DIRECTIONS:
Every line of the listing is to be returned exactly as given.

THE DATA:

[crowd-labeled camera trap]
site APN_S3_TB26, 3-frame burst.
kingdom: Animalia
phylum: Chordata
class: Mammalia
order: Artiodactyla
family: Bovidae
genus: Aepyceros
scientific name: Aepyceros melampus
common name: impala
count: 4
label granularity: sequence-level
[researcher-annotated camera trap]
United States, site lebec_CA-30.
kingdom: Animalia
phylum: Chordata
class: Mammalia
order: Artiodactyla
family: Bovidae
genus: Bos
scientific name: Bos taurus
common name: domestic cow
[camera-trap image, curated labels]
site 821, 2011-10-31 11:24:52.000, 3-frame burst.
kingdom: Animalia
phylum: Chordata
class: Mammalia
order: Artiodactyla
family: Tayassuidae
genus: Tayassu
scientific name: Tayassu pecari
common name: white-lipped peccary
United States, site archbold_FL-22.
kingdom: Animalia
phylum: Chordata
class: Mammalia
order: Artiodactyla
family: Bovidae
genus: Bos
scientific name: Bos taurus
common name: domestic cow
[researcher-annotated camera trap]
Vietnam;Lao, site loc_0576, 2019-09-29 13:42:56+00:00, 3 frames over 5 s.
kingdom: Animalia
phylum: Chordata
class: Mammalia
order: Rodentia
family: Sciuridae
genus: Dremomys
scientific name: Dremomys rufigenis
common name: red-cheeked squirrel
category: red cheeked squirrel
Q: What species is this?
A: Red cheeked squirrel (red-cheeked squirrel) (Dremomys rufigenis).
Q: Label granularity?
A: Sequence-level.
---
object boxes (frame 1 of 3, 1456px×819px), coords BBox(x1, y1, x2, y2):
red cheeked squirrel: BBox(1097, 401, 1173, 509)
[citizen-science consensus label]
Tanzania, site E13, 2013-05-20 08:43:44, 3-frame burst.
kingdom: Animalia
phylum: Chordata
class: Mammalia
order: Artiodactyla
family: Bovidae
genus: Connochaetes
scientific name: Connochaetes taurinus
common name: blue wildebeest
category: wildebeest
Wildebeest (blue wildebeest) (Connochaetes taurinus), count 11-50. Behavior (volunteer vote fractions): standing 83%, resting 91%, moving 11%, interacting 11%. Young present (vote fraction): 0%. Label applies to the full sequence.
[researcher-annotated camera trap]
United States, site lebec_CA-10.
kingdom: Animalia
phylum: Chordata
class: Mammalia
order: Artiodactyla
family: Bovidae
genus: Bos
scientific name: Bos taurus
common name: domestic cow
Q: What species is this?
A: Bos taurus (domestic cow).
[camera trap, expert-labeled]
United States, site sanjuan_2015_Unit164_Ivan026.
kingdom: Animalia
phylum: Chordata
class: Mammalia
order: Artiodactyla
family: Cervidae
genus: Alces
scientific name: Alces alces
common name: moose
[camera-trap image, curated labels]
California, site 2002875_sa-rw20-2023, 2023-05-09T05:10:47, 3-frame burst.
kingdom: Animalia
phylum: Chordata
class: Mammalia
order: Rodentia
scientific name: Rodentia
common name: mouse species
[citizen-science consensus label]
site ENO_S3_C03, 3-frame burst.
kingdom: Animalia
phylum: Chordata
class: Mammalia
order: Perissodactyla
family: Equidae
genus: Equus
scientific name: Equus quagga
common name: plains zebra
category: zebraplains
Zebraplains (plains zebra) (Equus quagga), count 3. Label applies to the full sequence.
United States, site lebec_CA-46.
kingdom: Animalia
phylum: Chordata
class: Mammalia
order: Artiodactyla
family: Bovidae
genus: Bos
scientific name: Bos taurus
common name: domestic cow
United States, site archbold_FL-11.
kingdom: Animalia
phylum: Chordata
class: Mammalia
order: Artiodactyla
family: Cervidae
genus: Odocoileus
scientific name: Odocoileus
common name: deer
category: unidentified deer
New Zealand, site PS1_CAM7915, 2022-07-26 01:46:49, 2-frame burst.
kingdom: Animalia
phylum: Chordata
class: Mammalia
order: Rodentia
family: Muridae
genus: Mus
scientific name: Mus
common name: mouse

REPLY:
[crowd-labeled camera trap]
site APN_S3_TB26, 3-frame burst.
kingdom: Animalia
phylum: Chordata
class: Mammalia
order: Artiodactyla
family: Bovidae
genus: Aepyceros
scientific name: Aepyceros melampus
common name: impala
count: 4
label granularity: sequence-level
[researcher-annotated camera trap]
United States, site lebec_CA-30.
kingdom: Animalia
phylum: Chordata
class: Mammalia
order: Artiodactyla
family: Bovidae
genus: Bos
scientific name: Bos taurus
common name: domestic cow
[camera-trap image, curated labels]
site 821, 2011-10-31 11:24:52.000, 3-frame burst.
kingdom: Animalia
phylum: Chordata
class: Mammalia
order: Artiodactyla
family: Tayassuidae
genus: Tayassu
scientific name: Tayassu pecari
common name: white-lipped peccary
United States, site archbold_FL-22.
kingdom: Animalia
phylum: Chordata
class: Mammalia
order: Artiodactyla
family: Bovidae
genus: Bos
scientific name: Bos taurus
common name: domestic cow
[researcher-annotated camera trap]
Vietnam;Lao, site loc_0576, 2019-09-29 13:42:56+00:00, 3 frames over 5 s.
kingdom: Animalia
phylum: Chordata
class: Mammalia
order: Rodentia
family: Sciuridae
genus: Dremomys
scientific name: Dremomys rufigenis
common name: red-cheeked squirrel
category: red cheeked squirrel
Q: What species is this?
A: Red cheeked squirrel (red-cheeked squirrel) (Dremomys rufigenis).
Q: Label granularity?
A: Sequence-level.
---
object boxes (frame 1 of 3, 1456px×819px), coords BBox(x1, y1, x2, y2):
red cheeked squirrel: BBox(1097, 401, 1173, 509)
[citizen-science consensus label]
Tanzania, site E13, 2013-05-20 08:43:44, 3-frame burst.
kingdom: Animalia
phylum: Chordata
class: Mammalia
order: Artiodactyla
family: Bovidae
genus: Connochaetes
scientific name: Connochaetes taurinus
common name: blue wildebeest
category: wildebeest
Wildebeest (blue wildebeest) (Connochaetes taurinus), count 11-50. Behavior (volunteer vote fractions): standing 83%, resting 91%, moving 11%, interacting 11%. Young present (vote fraction): 0%. Label applies to the full sequence.
[researcher-annotated camera trap]
United States, site lebec_CA-10.
kingdom: Animalia
phylum: Chordata
class: Mammalia
order: Artiodactyla
family: Bovidae
genus: Bos
scientific name: Bos taurus
common name: domestic cow
Q: What species is this?
A: Bos taurus (domestic cow).
[camera trap, expert-labeled]
United States, site sanjuan_2015_Unit164_Ivan026.
kingdom: Animalia
phylum: Chordata
class: Mammalia
order: Artiodactyla
family: Cervidae
genus: Alces
scientific name: Alces alces
common name: moose
[camera-trap image, curated labels]
California, site 2002875_sa-rw20-2023, 2023-05-09T05:10:47, 3-frame burst.
kingdom: Animalia
phylum: Chordata
class: Mammalia
order: Rodentia
scientific name: Rodentia
common name: mouse species
[citizen-science consensus label]
site ENO_S3_C03, 3-frame burst.
kingdom: Animalia
phylum: Chordata
class: Mammalia
order: Perissodactyla
family: Equidae
genus: Equus
scientific name: Equus quagga
common name: plains zebra
category: zebraplains
Zebraplains (plains zebra) (Equus quagga), count 3. Label applies to the full sequence.
United States, site lebec_CA-46.
kingdom: Animalia
phylum: Chordata
class: Mammalia
order: Artiodactyla
family: Bovidae
genus: Bos
scientific name: Bos taurus
common name: domestic cow
United States, site archbold_FL-11.
kingdom: Animalia
phylum: Chordata
class: Mammalia
order: Artiodactyla
family: Cervidae
genus: Odocoileus
scientific name: Odocoileus
common name: deer
category: unidentified deer
New Zealand, site PS1_CAM7915, 2022-07-26 01:46:49, 2-frame burst.
kingdom: Animalia
phylum: Chordata
class: Mammalia
order: Rodentia
family: Muridae
genus: Mus
scientific name: Mus
common name: mouse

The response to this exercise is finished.